Mayor Unveils $150 Million Operating Budget
FITCHBURG — The city’s 2020 operating budget of over $150 million includes additonal funding for its schools, adds two public works laborers, and maintains city services.
“We take a conservative approach but a fiscally responsible one,” said Mayor Stephen DiNatale.
The budget is broken down into the general fund and enterprise funds for water, wastewater, and the Fitchburg Municipal Airport.
Fitchburg’s general fund — which includes budgets for most city departments — was nearly $130 million, $2.6 million more than the previous year’s budget.
The three enterprise funds totaled $20.7 million, which is a $2.4 million increase.
Overall the budget shows the importance of continuing to grow the city’s commercial sector by attracting businesses to expand Fitchburg’s tax base, DiNatale said.
One way the city looks to do that is through the marijuana business. He said free cash appropriations to the police, legal, and community development departments will help the city as the industry establishes itself.
Here is a closer look at department funding in the general fund:
The mayor recommended a $60.2 million budget for the Fitchburg Public Schools, which is the amount the district requested.
That amount is a $3.6 million increase over the previous year and meets net school spending, DiNatale said.
Most of the increase for the school’s budget comes from more state funding, he said. Fitchburg is expecting over $55 million in Chapter 70 aid.

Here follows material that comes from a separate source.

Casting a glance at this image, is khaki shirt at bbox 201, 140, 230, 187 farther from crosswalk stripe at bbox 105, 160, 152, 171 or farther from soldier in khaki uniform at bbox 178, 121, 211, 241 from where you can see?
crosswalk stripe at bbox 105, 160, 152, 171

“The more noise there is the more tension there is at Beacon Hill,” DiNatale said, referring to how communities like Fitchburg have advocated for changes to the state’s public education funding formula.
The city’s assessment for Monty Tech is $1.9 million, about $80,000 more than for Fiscal 2019.
The Department of Public Works had a recommended budget of $4.2 million.
Work to comply with state and federal stormwater discharge laws has been a funding challenge for the city, which has mostly appropriated money from free cash, said AJ Tourigny, the mayor’s chief of staff.
To help the city stay compliant, the DPW budget includes money to hire two laborers to focus on stormwater work.
Although the city has increased its snow and ice removal budget since DiNatale took office, in reality service and equipment can top $1 million, he said.
In preparation for the next season, DiNatale proposed putting free cash from the current year into a reserve account for snow and ice removal.
That money — about $1 million — could be used with the $500,000 the city budgeted for snow and ice through the department.
Projects that the city previously paid debt for like the high school and fire station are now complete, which resulted in total debt service that is $1.3 million less than last year, said City Solicitor Calvin Brooks.
The debt service for Fiscal 2020 includes a second payment for the Longsjo Middle School roof repair project.
The mayor’s budget also includes an expansion for debt service that can create room to pay for projects like the City Hall restoration.
“We’re creating the space to do that when we have to borrow for City Hall and there won’t be a budget crunch,” DiNatale said.
The budget is expected to appear on the City Council’s meeting agenda for next Tuesday and be referred to the Council as a Whole Committee.
DiNatale and the finance team will present the budget and hold a public forum May 28 during the Council as a Whole Committee meeting.
The committee will meet again June 5 to debate and vote on a recommendation for the budget.
Following that meeting, there will be a special council meeting and a final vote on the budget.